As virtudes de passar perrengue
Para o influenciador e colunista do New York Times Seth Kugel, que comanda o canal do YouTube Amigo Gringo, um dos maiores problemas é que os vídeos do TikTok contemplam apenas as belezas e momentos positivos de uma viagem — o que dá a ilusão de que não há perrengues nem passagens difíceis pelo trajeto. “As pessoas enxergam uma viagem um pouco como veem os restaurantes hoje em dia, em que vão especificamente para tirar foto de um único prato espetacular”, considera.
Numa espécie de contramovimento a essa tendência, perfis como o @perrenguechique compilam vídeos de alguns momentos turísticos que fugiram do planejado. Já o @insta_repeat reúne séries de fotos tiradas exatamente das mesmas paisagens e em ângulos idênticos, mostrando como o afã por replicar conteúdos pode acabar com a espontaneidade e individualidade dos nossos registros de viagem.

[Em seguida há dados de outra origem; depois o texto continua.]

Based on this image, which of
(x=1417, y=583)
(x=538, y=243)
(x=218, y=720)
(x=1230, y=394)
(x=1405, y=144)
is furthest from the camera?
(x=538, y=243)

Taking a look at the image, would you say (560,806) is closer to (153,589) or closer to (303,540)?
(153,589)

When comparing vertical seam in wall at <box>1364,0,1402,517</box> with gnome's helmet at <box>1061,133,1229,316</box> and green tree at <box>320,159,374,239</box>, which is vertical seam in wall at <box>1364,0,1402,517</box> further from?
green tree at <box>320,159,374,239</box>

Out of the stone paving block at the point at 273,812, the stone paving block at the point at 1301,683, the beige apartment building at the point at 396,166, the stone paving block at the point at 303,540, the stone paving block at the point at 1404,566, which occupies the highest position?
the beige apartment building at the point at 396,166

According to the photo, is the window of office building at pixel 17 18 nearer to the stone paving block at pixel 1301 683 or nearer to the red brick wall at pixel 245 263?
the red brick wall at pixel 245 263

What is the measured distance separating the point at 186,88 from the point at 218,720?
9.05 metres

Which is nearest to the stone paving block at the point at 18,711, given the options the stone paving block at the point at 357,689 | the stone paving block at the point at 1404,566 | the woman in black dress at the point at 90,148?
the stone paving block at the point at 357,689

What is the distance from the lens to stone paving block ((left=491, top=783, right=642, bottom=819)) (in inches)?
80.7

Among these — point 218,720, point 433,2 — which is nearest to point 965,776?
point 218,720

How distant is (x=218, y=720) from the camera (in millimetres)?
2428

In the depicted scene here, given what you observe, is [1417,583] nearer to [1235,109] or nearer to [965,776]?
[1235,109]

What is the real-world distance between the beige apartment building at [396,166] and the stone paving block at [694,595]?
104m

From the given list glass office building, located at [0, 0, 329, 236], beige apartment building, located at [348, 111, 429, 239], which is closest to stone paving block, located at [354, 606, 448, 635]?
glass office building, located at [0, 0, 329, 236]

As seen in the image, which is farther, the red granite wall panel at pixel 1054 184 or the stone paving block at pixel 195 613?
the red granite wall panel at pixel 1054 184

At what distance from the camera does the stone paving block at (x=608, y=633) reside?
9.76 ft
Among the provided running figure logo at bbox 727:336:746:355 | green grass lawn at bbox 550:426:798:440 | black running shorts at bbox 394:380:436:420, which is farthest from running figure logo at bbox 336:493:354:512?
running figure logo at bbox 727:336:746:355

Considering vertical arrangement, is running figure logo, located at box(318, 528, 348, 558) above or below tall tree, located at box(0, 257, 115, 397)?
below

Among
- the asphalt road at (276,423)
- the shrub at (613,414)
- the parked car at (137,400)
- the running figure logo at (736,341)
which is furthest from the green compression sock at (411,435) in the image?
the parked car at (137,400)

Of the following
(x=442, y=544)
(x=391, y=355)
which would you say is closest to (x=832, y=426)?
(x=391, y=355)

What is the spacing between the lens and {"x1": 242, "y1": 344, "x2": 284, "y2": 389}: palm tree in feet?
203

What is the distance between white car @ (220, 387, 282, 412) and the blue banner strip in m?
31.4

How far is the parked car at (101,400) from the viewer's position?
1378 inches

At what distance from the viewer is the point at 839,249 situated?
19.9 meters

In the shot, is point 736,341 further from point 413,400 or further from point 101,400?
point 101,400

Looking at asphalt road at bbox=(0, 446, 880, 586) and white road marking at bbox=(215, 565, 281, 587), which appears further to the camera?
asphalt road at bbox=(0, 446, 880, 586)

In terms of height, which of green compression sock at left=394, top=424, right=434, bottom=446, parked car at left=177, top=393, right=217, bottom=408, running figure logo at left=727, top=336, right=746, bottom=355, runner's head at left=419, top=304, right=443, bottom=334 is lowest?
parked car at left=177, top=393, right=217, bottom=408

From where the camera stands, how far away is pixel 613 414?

As pessoas enxergam uma viagem um pouco como veem os restaurantes hoje em dia, em que vão especificamente para tirar foto de um único prato espetacular
Kugel — cuja coluna traz justamente dicas de como lidar com perrengues turísticos — se apresenta como um defensor de conhecer lugares de maneira mais profunda, vivenciando a experiência de viajar em todas as suas nuances, boas ou ruins. “Na minha antiga coluna no Times, eu sempre tentei incluir tudo o que deu errado junto com tudo o que deu certo. E é simplesmente isso que eu gostaria de ver mais”, afirma.
O jornalista também diz que, sempre que possível, foge de destinos muito procurados ou que estejam na moda. “Às vezes me perguntam quais os destinos mais cobiçados da temporada. E eu respondo que não sei, mas, se você ficar sabendo, me avisa, que é para eu evitar.”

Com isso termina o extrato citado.